Exercício proposto A — Traduza para o inglês esta frase do trecho para leitura: "O mesmo parece funcionar com as leis."
Exercício proposto B — No trecho para leitura, qual tema da produção audiovisual A Nova Califórnia chamou a atenção em primeiro lugar?
Exercício proposto C — Reproduza, por favor, palavra por palavra a parte do trecho para leitura que vai de "Neste momento, acredito" até "caminho. Vamos lá?", inclusive.

Olá, tudo bem?
Enquanto protótipo de um novo trabalho de pesquisa, este alinhado ao Núcleo de Estudos das Diversidades, Intolerâncias e Conflitos, o #Diversitas, teremos algumas postagens que relacionam os jogos digitais com estudos do núcleo de pesquisa na Usp.
Iniciada no semestre passado através da incursão na região da Cracolândia, em São Paulo, continuamos a incursão neste semestre através de encontros na Usp.
Neste momento, acredito que as reflexões a partir da bibliografia do programa, de antemão, trazem pontos de vista bastante incomuns neste cenário. Ao pensarmos sobre questões sociais, necessidades e riscos iminentes, encontramos na atual tecnologia audiovisual um meio para a produção partilhada de conhecimento.
Produção que se faz cada vez mais necessária e urgente, pois...
"O poder fará tudo para que os livros continuem fechados."
A partir da obra "O circuito dos afetos: Corpos políticos, desamparo e o fim do indivíduo", de Vladimir Safatle, iniciamos nosso caminho. Vamos lá?
Se não nos deixarem saber do que são feitas as salsichas, simplesmente vamos comê-las, e pronto. O mesmo parece funcionar com as leis. Certamente, quem as faz, ora quem as aplica, não está à sua margem, fazendo parte do mesmo corpo político dos camponeses. Todxs possuem ideologias; juízes e legislativo não seriam diferentes. Safatle vai ainda mais além:
"No lugar da lei, das normas e das regras havia, na verdade, um circuito de afetos". (SAFATLE, 2016)
Será que somos realmente isentos?
Produção de jogos e afeto
Através da leitura de Kafka, Safatle nos coloca que para compreender o poder, precisamos compreender os modos de construção dos corpos políticos, seus circuitos de afetos, os modelos de individualização e a forma com que isso nos afeta.
No campo do audiovisual, tenho um exemplo da casa para citar.
Em nossa produção audiovisual, A Nova Califórnia, o primeiro fato que nos chamou a atenção foi o próprio tema: a ganância. A forma com que Lima Barreto, autor do conto original, abordava a questão da ganância, também fora decisiva: humor e sarcasmo.
Enquanto corpo político construído de maneira semelhante ao contexto em que Lima Barreto viveu - no povo -, nos identificamos de imediato com a temática e, a partir disso, realizamos um trabalho de (re)construção da narrativa em um formato de audiovisual. Mais do que construir, sentimos que, na verdade, somos construídos por trabalhos como este. Veremos adiante!
Da mesma forma que Safatle nos coloca, acredito que precisamos partir da constatação de que...
"... sociedades são, em seu nível mais fundamental, circuitos de afetos". (SAFALTE, 2016)

Dados fornecidos —
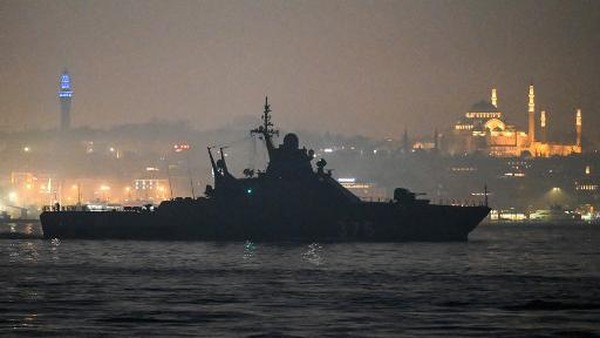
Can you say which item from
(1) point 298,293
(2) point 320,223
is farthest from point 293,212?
(1) point 298,293

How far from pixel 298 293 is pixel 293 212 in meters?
42.8

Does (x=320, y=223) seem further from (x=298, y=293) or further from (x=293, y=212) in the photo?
(x=298, y=293)

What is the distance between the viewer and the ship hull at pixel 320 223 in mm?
96000

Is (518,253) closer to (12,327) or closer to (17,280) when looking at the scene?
(17,280)

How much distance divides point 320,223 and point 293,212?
2159 mm

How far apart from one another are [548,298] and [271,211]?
46.3 m

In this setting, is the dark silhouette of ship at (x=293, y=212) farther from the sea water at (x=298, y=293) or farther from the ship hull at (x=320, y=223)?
the sea water at (x=298, y=293)

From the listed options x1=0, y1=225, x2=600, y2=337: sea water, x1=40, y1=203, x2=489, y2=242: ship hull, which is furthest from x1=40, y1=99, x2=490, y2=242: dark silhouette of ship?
x1=0, y1=225, x2=600, y2=337: sea water

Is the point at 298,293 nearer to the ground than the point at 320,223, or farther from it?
nearer to the ground

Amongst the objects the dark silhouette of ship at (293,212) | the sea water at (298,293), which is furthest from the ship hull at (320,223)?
the sea water at (298,293)

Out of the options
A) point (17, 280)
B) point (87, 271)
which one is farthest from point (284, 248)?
point (17, 280)

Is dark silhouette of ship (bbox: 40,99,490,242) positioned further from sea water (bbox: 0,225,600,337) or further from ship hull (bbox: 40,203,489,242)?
sea water (bbox: 0,225,600,337)

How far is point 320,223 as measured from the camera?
315 feet

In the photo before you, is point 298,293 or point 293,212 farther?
point 293,212
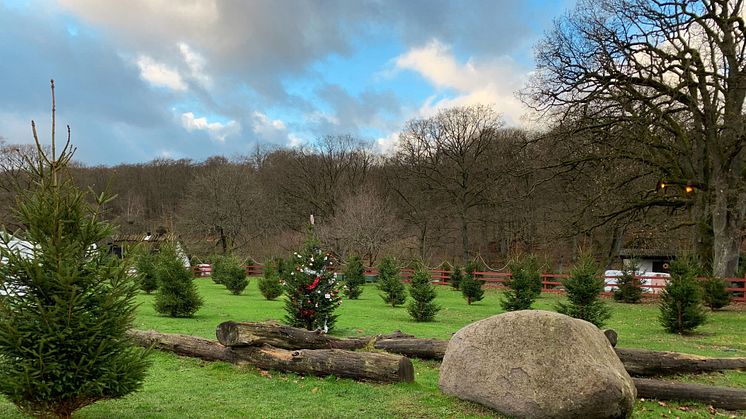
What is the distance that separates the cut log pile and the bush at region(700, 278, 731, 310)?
11.9 m

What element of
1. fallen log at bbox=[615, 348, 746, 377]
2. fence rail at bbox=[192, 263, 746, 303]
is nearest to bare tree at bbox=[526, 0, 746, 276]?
fence rail at bbox=[192, 263, 746, 303]

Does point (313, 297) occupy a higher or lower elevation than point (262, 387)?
higher

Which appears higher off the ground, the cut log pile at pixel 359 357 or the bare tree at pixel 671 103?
the bare tree at pixel 671 103

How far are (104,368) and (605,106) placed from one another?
20.4 meters

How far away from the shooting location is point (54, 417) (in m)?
5.61

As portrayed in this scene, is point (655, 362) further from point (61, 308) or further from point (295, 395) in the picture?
point (61, 308)

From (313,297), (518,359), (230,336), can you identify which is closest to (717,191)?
(313,297)

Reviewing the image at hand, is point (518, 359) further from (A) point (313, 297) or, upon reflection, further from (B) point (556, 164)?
(B) point (556, 164)

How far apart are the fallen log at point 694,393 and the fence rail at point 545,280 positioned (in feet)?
34.0

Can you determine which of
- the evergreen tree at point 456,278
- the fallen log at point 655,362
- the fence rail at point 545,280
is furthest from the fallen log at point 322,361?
the evergreen tree at point 456,278

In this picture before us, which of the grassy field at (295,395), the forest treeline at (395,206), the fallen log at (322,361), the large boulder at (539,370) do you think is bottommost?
the grassy field at (295,395)

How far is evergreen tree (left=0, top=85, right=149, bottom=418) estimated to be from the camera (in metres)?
5.11

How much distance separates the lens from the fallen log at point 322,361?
26.4 ft

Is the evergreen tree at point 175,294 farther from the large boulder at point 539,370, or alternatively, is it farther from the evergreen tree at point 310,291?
the large boulder at point 539,370
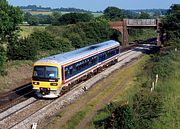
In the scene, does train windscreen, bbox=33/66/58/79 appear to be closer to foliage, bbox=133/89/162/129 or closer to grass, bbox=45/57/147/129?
grass, bbox=45/57/147/129

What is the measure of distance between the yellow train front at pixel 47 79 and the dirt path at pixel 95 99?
2.02 metres

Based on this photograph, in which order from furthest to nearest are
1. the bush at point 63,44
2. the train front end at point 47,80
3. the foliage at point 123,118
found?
the bush at point 63,44 < the train front end at point 47,80 < the foliage at point 123,118

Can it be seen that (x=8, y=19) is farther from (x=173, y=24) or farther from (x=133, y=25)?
(x=133, y=25)

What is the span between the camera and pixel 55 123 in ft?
75.7

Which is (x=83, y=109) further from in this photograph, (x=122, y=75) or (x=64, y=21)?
(x=64, y=21)

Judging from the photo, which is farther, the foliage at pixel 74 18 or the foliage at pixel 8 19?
the foliage at pixel 74 18

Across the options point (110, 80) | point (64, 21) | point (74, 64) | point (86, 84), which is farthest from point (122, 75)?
point (64, 21)

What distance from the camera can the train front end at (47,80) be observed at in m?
28.5

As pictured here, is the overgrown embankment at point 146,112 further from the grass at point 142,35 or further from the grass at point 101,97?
the grass at point 142,35

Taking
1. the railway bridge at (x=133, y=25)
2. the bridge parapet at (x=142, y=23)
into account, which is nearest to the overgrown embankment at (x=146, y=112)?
the railway bridge at (x=133, y=25)

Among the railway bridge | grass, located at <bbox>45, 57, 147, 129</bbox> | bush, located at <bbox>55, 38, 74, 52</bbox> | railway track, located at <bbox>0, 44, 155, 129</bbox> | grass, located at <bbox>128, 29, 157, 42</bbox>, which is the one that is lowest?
railway track, located at <bbox>0, 44, 155, 129</bbox>

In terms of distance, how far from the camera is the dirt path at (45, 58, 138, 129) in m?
23.2

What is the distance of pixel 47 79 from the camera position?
93.7 feet

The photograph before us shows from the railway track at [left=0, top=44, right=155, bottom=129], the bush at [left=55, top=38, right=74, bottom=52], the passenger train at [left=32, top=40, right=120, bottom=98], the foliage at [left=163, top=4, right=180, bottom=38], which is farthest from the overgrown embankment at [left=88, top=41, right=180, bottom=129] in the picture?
the foliage at [left=163, top=4, right=180, bottom=38]
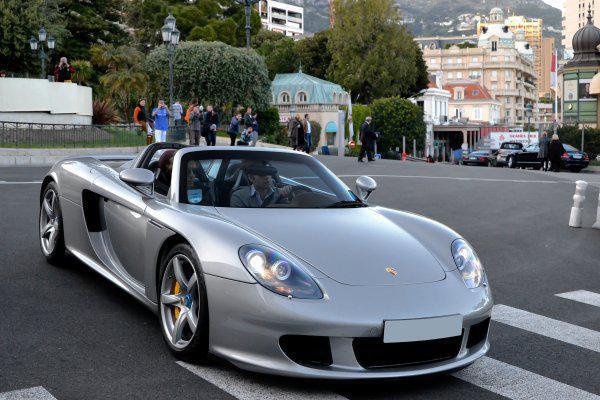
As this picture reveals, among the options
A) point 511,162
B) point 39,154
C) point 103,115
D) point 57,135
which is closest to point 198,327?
point 39,154

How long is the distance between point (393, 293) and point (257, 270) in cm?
73

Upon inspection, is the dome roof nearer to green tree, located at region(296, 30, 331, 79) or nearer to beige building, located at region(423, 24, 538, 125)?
green tree, located at region(296, 30, 331, 79)

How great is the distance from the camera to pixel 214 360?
4508 mm

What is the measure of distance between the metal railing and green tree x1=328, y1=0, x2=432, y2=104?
167 ft

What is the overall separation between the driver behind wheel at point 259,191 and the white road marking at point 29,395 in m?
1.78

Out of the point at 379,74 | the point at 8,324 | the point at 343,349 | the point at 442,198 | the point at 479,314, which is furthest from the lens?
the point at 379,74

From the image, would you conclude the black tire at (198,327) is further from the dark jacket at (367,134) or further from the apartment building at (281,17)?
the apartment building at (281,17)

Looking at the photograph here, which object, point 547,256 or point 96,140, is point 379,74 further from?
point 547,256

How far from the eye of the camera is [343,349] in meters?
3.94

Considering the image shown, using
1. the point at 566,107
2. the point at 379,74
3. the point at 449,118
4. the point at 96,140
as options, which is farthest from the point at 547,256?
the point at 449,118

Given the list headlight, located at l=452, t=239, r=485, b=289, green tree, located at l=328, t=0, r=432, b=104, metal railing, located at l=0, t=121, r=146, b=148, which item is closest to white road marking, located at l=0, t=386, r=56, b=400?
headlight, located at l=452, t=239, r=485, b=289

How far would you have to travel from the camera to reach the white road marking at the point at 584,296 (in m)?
6.74

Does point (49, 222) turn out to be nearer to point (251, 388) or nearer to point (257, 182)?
point (257, 182)

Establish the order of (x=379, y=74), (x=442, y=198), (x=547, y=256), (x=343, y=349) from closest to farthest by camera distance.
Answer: (x=343, y=349) < (x=547, y=256) < (x=442, y=198) < (x=379, y=74)
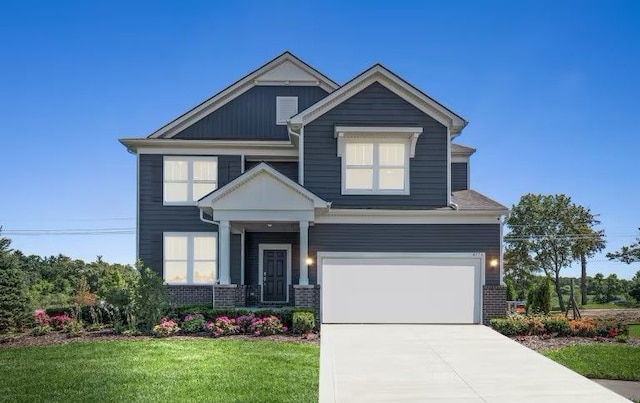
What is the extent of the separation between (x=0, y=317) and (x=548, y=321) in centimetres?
1595

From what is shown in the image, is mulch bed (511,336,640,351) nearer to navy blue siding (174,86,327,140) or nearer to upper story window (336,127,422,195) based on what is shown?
upper story window (336,127,422,195)

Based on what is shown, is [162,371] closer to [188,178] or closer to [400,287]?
[400,287]

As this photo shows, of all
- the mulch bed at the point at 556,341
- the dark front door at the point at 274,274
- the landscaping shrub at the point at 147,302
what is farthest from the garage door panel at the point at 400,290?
the landscaping shrub at the point at 147,302

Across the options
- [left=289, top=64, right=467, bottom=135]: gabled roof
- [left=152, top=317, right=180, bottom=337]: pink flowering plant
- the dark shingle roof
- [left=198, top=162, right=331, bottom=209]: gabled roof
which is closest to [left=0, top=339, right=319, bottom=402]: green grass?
[left=152, top=317, right=180, bottom=337]: pink flowering plant

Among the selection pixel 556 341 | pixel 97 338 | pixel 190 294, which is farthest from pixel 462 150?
pixel 97 338

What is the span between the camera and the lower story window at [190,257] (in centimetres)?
1792

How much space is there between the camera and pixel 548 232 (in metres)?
36.0

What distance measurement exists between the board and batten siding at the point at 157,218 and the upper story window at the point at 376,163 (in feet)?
14.4

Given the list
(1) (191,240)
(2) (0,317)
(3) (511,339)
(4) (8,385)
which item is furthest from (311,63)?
(4) (8,385)

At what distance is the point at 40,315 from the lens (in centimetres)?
1498

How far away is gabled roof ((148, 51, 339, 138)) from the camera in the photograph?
62.5ft

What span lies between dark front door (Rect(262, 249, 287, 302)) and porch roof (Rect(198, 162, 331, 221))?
12.1 ft

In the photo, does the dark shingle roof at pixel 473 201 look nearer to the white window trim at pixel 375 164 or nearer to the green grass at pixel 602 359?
the white window trim at pixel 375 164

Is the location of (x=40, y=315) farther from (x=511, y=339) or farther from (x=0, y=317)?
(x=511, y=339)
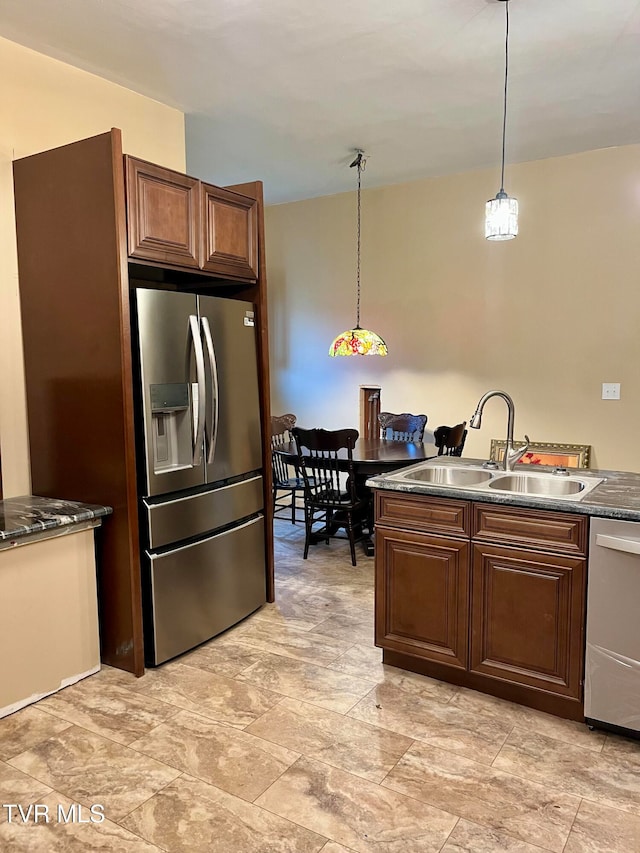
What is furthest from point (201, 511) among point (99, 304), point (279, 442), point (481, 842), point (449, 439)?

Resposta completa A — The same seems to work with laws.

Resposta completa B — A ganância.

Resposta completa C —
Neste momento, acredito que as reflexões a partir da bibliografia do programa, de antemão, trazem pontos de vista bastante incomuns neste cenário. Ao pensarmos sobre questões sociais, necessidades e riscos iminentes, encontramos na atual tecnologia audiovisual um meio para a produção partilhada de conhecimento.
Produção que se faz cada vez mais necessária e urgente, pois...
"O poder fará tudo para que os livros continuem fechados."
A partir da obra "O circuito dos afetos: Corpos políticos, desamparo e o fim do indivíduo", de Vladimir Safatle, iniciamos nosso caminho. Vamos lá?